The horse was gone, and John was alone.

“He’s a criminal!” Ted Simmons edged toward the door of the milk house. The first rays of morning light bounced off the dirt floor, still dry despite the torrents from the night before.

“Not as far as we know,” Sheriff Taylor said. “You ever seen this man before, Ted?”

“Well … no. But how do you explain those shackles on his wrists?” The banker’s eyes were wide and he pointed at John, who sat in one corner, hands in his lap.

“Way I see it, we all got shackles of one sort or another, Ted. Or have you forgotten how I had to save your sorry behind last night because you were trying to guard your precious money?”

“That money belongs … belonged … to all of us. And now it’s gone!”

The sheriff turned his back on the other two men and walked out of the milk house. He took in the scene for a few seconds then turned his head back toward his companions. “Why don’t you two come on out here?”

Ted and John made their way outside and flanked Taylor. The town was in shambles, with most of the buildings either completely leveled or missing a big chunk of their real estate — top, back, front, one side or the other. Across the street, the jail was mostly intact, down a few hunks of roof and the sign that hung outside but otherwise still in one piece. Dazed townspeople were starting to filter out of the front door. A couple of them lifted timid hands in greeting.

Taylor waved back, then nodded toward the bank.

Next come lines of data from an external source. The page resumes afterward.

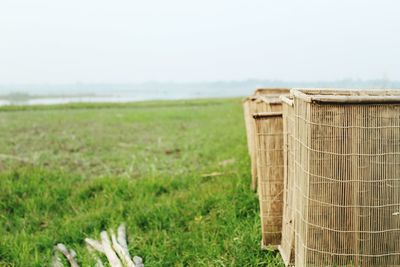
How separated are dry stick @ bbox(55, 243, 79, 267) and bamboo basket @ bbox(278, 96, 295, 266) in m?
1.83

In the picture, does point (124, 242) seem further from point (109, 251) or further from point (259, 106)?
point (259, 106)

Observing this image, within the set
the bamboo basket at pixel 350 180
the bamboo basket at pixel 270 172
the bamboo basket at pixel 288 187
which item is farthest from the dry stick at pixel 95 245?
the bamboo basket at pixel 350 180

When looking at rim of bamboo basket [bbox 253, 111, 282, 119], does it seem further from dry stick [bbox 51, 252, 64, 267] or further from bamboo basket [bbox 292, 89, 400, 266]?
dry stick [bbox 51, 252, 64, 267]

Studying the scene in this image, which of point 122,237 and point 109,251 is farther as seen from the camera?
point 122,237

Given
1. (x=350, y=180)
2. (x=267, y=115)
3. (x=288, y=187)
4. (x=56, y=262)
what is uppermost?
(x=267, y=115)

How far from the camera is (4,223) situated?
4.59m

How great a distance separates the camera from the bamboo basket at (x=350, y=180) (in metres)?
2.19

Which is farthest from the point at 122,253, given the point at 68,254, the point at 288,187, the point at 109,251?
the point at 288,187

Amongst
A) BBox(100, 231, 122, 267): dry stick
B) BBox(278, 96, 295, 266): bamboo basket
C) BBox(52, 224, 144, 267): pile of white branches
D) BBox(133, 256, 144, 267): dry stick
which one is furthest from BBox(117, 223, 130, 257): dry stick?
BBox(278, 96, 295, 266): bamboo basket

The building was a mixed pile of splintered wood and ashes, but a smaller cube — an inner room, apparently — stood unperturbed near the rear of the structure.

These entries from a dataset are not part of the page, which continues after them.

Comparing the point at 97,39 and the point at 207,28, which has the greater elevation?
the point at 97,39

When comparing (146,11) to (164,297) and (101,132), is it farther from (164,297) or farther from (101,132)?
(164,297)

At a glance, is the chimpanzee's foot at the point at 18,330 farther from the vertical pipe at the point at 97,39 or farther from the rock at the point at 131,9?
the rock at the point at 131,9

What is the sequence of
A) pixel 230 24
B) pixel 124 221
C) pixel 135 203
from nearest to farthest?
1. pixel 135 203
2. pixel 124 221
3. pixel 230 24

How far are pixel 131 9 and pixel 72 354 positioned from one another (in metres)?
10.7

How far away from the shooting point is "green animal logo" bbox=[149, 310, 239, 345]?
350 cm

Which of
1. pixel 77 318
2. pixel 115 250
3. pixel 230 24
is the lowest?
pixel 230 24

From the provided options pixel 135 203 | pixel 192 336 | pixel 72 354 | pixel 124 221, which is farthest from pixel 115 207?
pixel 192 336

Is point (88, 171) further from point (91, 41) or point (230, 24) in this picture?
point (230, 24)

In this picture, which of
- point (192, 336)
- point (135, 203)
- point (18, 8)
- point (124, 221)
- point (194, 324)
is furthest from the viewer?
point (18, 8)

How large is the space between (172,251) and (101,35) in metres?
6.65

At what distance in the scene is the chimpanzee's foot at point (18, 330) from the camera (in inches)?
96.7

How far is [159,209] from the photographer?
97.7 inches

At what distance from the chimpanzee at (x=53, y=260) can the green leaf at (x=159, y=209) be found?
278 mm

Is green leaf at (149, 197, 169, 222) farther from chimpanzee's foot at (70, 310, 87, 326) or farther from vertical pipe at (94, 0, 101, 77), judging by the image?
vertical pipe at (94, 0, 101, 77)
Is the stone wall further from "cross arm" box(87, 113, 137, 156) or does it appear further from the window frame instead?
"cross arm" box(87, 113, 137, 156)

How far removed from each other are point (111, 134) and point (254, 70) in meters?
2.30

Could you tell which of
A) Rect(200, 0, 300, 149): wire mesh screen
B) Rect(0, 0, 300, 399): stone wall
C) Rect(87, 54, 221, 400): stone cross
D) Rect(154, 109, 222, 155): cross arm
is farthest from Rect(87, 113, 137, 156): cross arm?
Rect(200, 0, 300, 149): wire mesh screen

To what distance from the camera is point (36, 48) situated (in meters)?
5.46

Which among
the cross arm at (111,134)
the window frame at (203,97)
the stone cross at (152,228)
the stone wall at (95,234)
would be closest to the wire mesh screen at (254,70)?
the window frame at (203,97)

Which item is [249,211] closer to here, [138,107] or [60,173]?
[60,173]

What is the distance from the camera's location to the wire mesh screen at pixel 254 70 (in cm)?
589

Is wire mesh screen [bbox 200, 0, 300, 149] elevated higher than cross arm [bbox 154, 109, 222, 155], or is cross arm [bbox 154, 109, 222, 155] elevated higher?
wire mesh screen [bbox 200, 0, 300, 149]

“Looks like you should have had a little more faith in your vault, Simmons,” Taylor said.

“My vault?” the banker was confused, but after staring at the rubble for a few moments, his face lit up. “My vault! The money!”

“Guess the rain eventually put out the fire.”

The other folks were streaming across the road toward the trio now, and Taylor waved again.

“Tell you what, Ted,” the sheriff said. “Before that mob gets here, why don’t you take John over to Joe Watson’s shop. There should be a hammer and chisel you can use to knock those irons off him.”

“Why would I do that? He’s a criminal!” Ted complained.

“Well, there’s gonna be a lot of work to do around here, cleaning things up and rebuilding as best we can. I’ll take all the help we can get, and Cartwright seems able-bodied enough to me.”

Simmons frowned.

“Besides, if you’re right about those folks there, they’ll be eager to rob you blind now that your money is sort of sitting out in the open like that. Maybe the reverend here can appeal to their conscience. You know, help them find the righteous path.”

John was confused. He hadn’t said anything to Taylor about being a preacher. In fact, they hadn’t said much to each other at all. After the sheriff drew his gun on John the night before, the lawman had stared him down for several seconds, then sat down and mumbled something about getting some sleep.

Then John remembered his collar. Despite all the trouble in Gunlake, the warden had allowed him to hold Sunday services in the jail, and he only had the one suit of clothes. He had taken to wearing his clergy collar all the time, so much so that he didn’t even notice it any more. Simmons was staring at his neck now, and when John made eye contact, the banker dropped his eyes.

“Yeah. Yeah, I suppose you’re right, sheriff. It’ll be good to have some help around here.”

Simmons turned and walked toward the demolished blacksmith shop. John followed behind.

The angry folks in Oxdune would just have to wait.